GOAL: Convert every line of the records below into a JSON list of strings, one string per line, skipping blank lines. Leave the pictures out.

ENTRIES SUPPLIED:
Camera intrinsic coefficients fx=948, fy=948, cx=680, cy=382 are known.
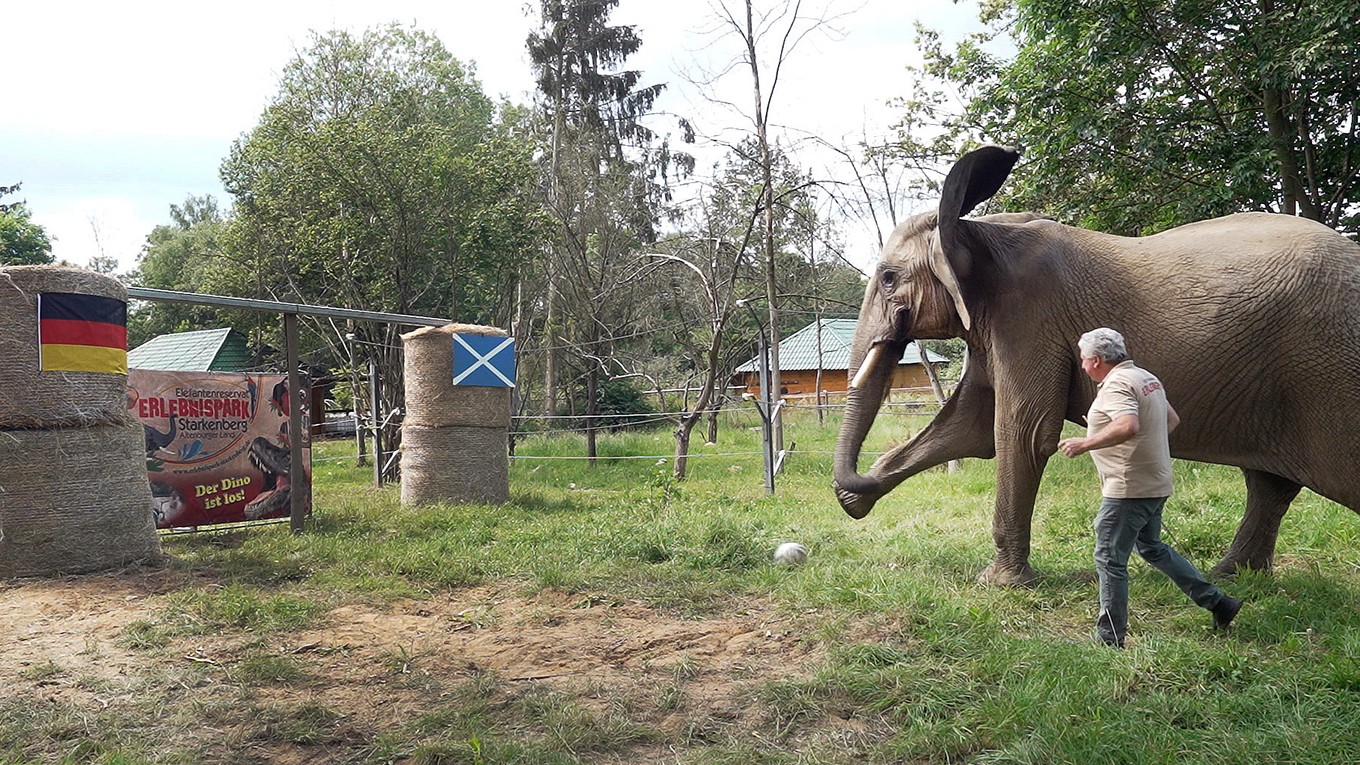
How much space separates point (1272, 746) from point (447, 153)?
16129 mm

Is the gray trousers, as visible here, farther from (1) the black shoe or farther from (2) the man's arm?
(2) the man's arm

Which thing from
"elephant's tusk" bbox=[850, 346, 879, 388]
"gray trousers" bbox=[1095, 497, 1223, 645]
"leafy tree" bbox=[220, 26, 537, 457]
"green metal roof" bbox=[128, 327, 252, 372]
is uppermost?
"leafy tree" bbox=[220, 26, 537, 457]

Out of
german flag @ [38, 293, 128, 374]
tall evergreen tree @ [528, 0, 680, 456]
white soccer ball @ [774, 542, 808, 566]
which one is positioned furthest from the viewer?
tall evergreen tree @ [528, 0, 680, 456]

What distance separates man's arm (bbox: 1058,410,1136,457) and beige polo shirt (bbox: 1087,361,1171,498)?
9 cm

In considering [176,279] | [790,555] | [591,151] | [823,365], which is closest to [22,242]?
[176,279]

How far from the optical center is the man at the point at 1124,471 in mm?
4176

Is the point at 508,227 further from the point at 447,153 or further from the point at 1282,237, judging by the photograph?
the point at 1282,237

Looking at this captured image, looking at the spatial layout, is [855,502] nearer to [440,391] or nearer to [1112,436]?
[1112,436]

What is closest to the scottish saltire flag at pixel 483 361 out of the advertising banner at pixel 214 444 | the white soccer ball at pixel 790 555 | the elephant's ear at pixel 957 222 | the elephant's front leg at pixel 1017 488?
the advertising banner at pixel 214 444

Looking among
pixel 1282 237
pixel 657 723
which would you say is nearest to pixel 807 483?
pixel 1282 237

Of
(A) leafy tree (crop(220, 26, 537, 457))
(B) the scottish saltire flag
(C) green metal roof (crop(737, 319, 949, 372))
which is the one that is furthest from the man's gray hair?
(C) green metal roof (crop(737, 319, 949, 372))

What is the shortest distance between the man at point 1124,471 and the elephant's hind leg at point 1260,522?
56.1 inches

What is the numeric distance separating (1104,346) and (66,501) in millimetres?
6587

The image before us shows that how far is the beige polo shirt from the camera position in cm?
420
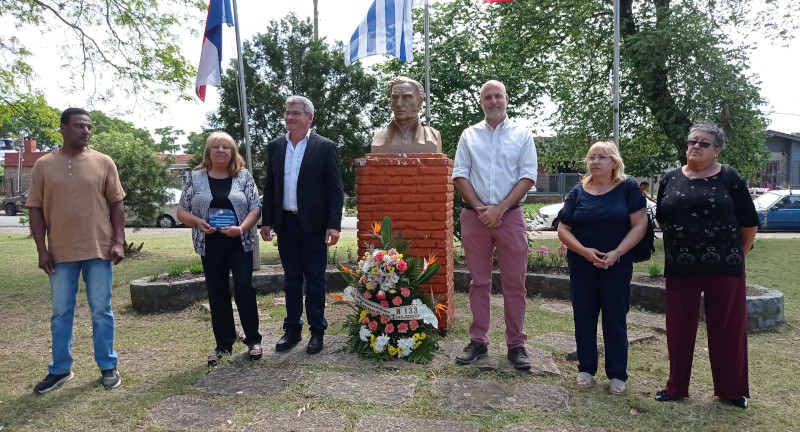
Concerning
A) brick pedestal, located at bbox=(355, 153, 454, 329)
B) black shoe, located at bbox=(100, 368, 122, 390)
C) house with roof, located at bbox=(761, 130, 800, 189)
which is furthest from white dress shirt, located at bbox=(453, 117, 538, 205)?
house with roof, located at bbox=(761, 130, 800, 189)

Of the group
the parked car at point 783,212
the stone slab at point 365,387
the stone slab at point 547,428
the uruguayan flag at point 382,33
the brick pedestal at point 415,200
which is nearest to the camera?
the stone slab at point 547,428

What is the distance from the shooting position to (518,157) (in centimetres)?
375

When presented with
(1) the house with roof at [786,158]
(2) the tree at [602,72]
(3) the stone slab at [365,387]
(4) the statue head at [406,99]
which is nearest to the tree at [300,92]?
(2) the tree at [602,72]

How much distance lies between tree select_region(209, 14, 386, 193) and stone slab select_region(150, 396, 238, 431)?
18.3 ft

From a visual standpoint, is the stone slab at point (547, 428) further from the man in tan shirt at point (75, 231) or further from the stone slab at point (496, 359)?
the man in tan shirt at point (75, 231)

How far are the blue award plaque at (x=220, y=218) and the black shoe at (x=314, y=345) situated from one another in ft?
3.26

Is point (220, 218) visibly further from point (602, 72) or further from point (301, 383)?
point (602, 72)

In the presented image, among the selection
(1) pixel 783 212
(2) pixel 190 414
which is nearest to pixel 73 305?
(2) pixel 190 414

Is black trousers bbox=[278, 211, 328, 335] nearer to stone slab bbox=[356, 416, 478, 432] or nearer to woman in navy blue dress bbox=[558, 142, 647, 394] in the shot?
stone slab bbox=[356, 416, 478, 432]

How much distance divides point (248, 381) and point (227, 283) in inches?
29.4

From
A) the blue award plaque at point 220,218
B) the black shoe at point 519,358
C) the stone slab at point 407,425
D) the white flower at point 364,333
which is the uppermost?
the blue award plaque at point 220,218

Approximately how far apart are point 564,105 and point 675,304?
896 cm

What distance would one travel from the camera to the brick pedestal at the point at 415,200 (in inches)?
175

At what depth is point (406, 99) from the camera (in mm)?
4500
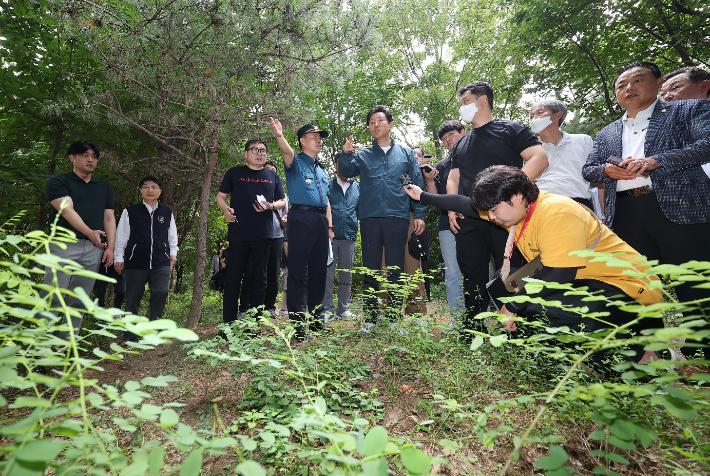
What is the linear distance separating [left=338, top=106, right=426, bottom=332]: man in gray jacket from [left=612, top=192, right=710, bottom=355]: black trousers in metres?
1.98

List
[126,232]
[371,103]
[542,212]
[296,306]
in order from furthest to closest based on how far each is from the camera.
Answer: [371,103] < [126,232] < [296,306] < [542,212]

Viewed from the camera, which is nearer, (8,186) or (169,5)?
(169,5)

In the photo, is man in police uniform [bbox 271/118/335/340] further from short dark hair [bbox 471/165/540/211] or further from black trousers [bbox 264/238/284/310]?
short dark hair [bbox 471/165/540/211]

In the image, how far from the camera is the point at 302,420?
977mm

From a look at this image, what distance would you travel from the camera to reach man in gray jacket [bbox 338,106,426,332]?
4.02 meters

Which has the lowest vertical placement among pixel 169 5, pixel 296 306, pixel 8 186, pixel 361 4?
pixel 296 306

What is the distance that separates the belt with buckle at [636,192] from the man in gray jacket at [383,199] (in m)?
1.94

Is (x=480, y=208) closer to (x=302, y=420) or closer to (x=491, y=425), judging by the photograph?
(x=491, y=425)

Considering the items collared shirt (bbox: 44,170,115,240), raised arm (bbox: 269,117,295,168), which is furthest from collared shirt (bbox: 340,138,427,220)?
collared shirt (bbox: 44,170,115,240)

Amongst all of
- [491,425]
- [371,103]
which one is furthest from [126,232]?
[371,103]

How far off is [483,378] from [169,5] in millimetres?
5656

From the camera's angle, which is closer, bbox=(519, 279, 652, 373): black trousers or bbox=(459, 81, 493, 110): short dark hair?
bbox=(519, 279, 652, 373): black trousers

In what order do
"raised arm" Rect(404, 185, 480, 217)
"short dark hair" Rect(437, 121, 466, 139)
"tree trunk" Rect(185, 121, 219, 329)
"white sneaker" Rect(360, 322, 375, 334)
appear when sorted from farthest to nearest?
"tree trunk" Rect(185, 121, 219, 329), "short dark hair" Rect(437, 121, 466, 139), "white sneaker" Rect(360, 322, 375, 334), "raised arm" Rect(404, 185, 480, 217)

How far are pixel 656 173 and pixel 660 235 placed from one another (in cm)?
46
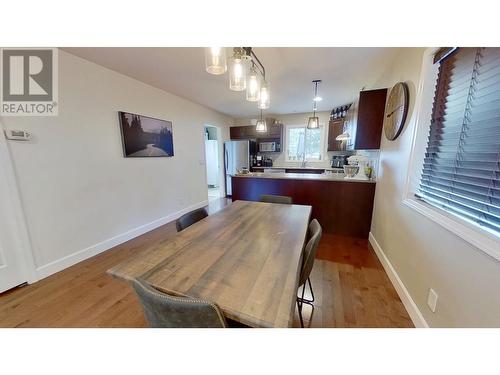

FULL OUTPUT:
[
  "Camera intrinsic coefficients fx=948, fy=948, cx=680, cy=382 are known.",
  "How much space separates point (1272, 746) from point (447, 153)?",
  "16129 mm",
  "Is the gray trousers, as visible here, farther from (1) the black shoe or farther from (2) the man's arm?",
  "(2) the man's arm",
  "Which thing from",
  "\"elephant's tusk\" bbox=[850, 346, 879, 388]",
  "\"gray trousers\" bbox=[1095, 497, 1223, 645]",
  "\"leafy tree\" bbox=[220, 26, 537, 457]",
  "\"green metal roof\" bbox=[128, 327, 252, 372]",
  "is uppermost?",
  "\"leafy tree\" bbox=[220, 26, 537, 457]",
  "Out of",
  "german flag @ [38, 293, 128, 374]",
  "tall evergreen tree @ [528, 0, 680, 456]",
  "white soccer ball @ [774, 542, 808, 566]",
  "which one is positioned furthest from the viewer?",
  "tall evergreen tree @ [528, 0, 680, 456]",
  "What distance separates man's arm (bbox: 1058,410,1136,457) and beige polo shirt (bbox: 1087,361,1171,498)?",
  "9 cm",
  "In considering [176,279] | [790,555] | [591,151] | [823,365], which is closest to [22,242]?",
  "[176,279]",
  "How far from the optical center is the man at the point at 1124,471 in mm?",
  "4176",
  "Is the point at 508,227 further from the point at 447,153 or further from the point at 1282,237, judging by the photograph?",
  "the point at 1282,237",
  "Looking at this captured image, looking at the spatial layout, is [855,502] nearer to [440,391] or nearer to [1112,436]?",
  "[1112,436]",
  "What is closest to the scottish saltire flag at pixel 483 361 out of the advertising banner at pixel 214 444 | the white soccer ball at pixel 790 555 | the elephant's ear at pixel 957 222 | the elephant's front leg at pixel 1017 488?",
  "the advertising banner at pixel 214 444",
  "Looking among",
  "pixel 1282 237",
  "pixel 657 723",
  "which would you say is nearest to pixel 807 483?",
  "pixel 1282 237",
  "Of",
  "(A) leafy tree (crop(220, 26, 537, 457))",
  "(B) the scottish saltire flag",
  "(C) green metal roof (crop(737, 319, 949, 372))",
  "which is the one that is furthest from the man's gray hair?",
  "(C) green metal roof (crop(737, 319, 949, 372))",
  "What is the shortest distance between the man at point 1124,471 and the elephant's hind leg at point 1260,522?",
  "56.1 inches",
  "What is the numeric distance separating (1104,346) and (66,501) in millimetres?",
  "6587",
  "The image before us shows that how far is the beige polo shirt from the camera position in cm?",
  "420",
  "Concerning",
  "A) brick pedestal, located at bbox=(355, 153, 454, 329)",
  "B) black shoe, located at bbox=(100, 368, 122, 390)",
  "C) house with roof, located at bbox=(761, 130, 800, 189)",
  "which is furthest from white dress shirt, located at bbox=(453, 117, 538, 205)?",
  "house with roof, located at bbox=(761, 130, 800, 189)",
  "Of the group",
  "the parked car at point 783,212",
  "the stone slab at point 365,387",
  "the stone slab at point 547,428",
  "the uruguayan flag at point 382,33",
  "the brick pedestal at point 415,200",
  "which is nearest to the camera?",
  "the stone slab at point 547,428",
  "What is the distance from the shooting position to (518,157) (in centimetres)?",
  "375",
  "When presented with",
  "(1) the house with roof at [786,158]",
  "(2) the tree at [602,72]",
  "(3) the stone slab at [365,387]",
  "(4) the statue head at [406,99]",
  "which is nearest to the tree at [300,92]?",
  "(2) the tree at [602,72]",
  "How much distance lies between tree select_region(209, 14, 386, 193) and stone slab select_region(150, 396, 238, 431)?",
  "18.3 ft",
  "From a visual standpoint, is the stone slab at point (547, 428) further from the man in tan shirt at point (75, 231) or further from the stone slab at point (496, 359)?",
  "the man in tan shirt at point (75, 231)",
  "How far are the blue award plaque at (x=220, y=218) and the black shoe at (x=314, y=345) situated from one another in ft?",
  "3.26",
  "Is point (220, 218) visibly further from point (602, 72) or further from point (301, 383)?",
  "point (602, 72)",
  "In the presented image, among the selection",
  "(1) pixel 783 212",
  "(2) pixel 190 414",
  "which is nearest to pixel 73 305?",
  "(2) pixel 190 414",
  "Is black trousers bbox=[278, 211, 328, 335] nearer to stone slab bbox=[356, 416, 478, 432] or nearer to woman in navy blue dress bbox=[558, 142, 647, 394] in the shot?",
  "stone slab bbox=[356, 416, 478, 432]",
  "How much distance divides point (248, 381) and point (227, 283) in inches?",
  "29.4",
  "From",
  "A) the blue award plaque at point 220,218",
  "B) the black shoe at point 519,358",
  "C) the stone slab at point 407,425",
  "D) the white flower at point 364,333",
  "which is the uppermost?",
  "the blue award plaque at point 220,218",
  "Approximately how far apart are point 564,105 and point 675,304?",
  "896 cm",
  "What distance would one travel from the camera to the brick pedestal at the point at 415,200 (in inches)?",
  "175",
  "At what depth is point (406, 99) from the camera (in mm)?",
  "4500",
  "What is the linear distance separating [left=338, top=106, right=426, bottom=332]: man in gray jacket from [left=612, top=192, right=710, bottom=355]: black trousers in metres?",
  "1.98",
  "List",
  "[126,232]",
  "[371,103]",
  "[542,212]",
  "[296,306]",
  "in order from furthest to closest based on how far each is from the camera.",
  "Answer: [371,103] < [126,232] < [296,306] < [542,212]",
  "Viewed from the camera, which is nearer, (8,186) or (169,5)?",
  "(169,5)",
  "In the photo, is man in police uniform [bbox 271/118/335/340] further from short dark hair [bbox 471/165/540/211] or further from black trousers [bbox 264/238/284/310]?",
  "short dark hair [bbox 471/165/540/211]",
  "In the image, how far from the camera is the point at 302,420?",
  "977mm",
  "From a look at this image, what distance would you travel from the camera to reach man in gray jacket [bbox 338,106,426,332]?",
  "4.02 meters",
  "Which has the lowest vertical placement among pixel 169 5, pixel 296 306, pixel 8 186, pixel 361 4?",
  "pixel 296 306",
  "What is the distance that separates the belt with buckle at [636,192] from the man in gray jacket at [383,199] (in m)?",
  "1.94",
  "Is (x=480, y=208) closer to (x=302, y=420) or closer to (x=491, y=425), judging by the photograph?",
  "(x=491, y=425)",
  "Considering the items collared shirt (bbox: 44,170,115,240), raised arm (bbox: 269,117,295,168), which is furthest from collared shirt (bbox: 340,138,427,220)?",
  "collared shirt (bbox: 44,170,115,240)",
  "Amongst all of",
  "- [491,425]",
  "- [371,103]",
  "which one is furthest from [126,232]?",
  "[371,103]",
  "How far off is [483,378] from [169,5] in millimetres?",
  "5656",
  "From the camera's angle, which is closer, bbox=(519, 279, 652, 373): black trousers or bbox=(459, 81, 493, 110): short dark hair?",
  "bbox=(519, 279, 652, 373): black trousers",
  "In what order do",
  "\"raised arm\" Rect(404, 185, 480, 217)",
  "\"short dark hair\" Rect(437, 121, 466, 139)",
  "\"tree trunk\" Rect(185, 121, 219, 329)",
  "\"white sneaker\" Rect(360, 322, 375, 334)",
  "appear when sorted from farthest to nearest?",
  "\"tree trunk\" Rect(185, 121, 219, 329), \"short dark hair\" Rect(437, 121, 466, 139), \"white sneaker\" Rect(360, 322, 375, 334), \"raised arm\" Rect(404, 185, 480, 217)",
  "How far are pixel 656 173 and pixel 660 235 placed from one another (in cm)?",
  "46"
]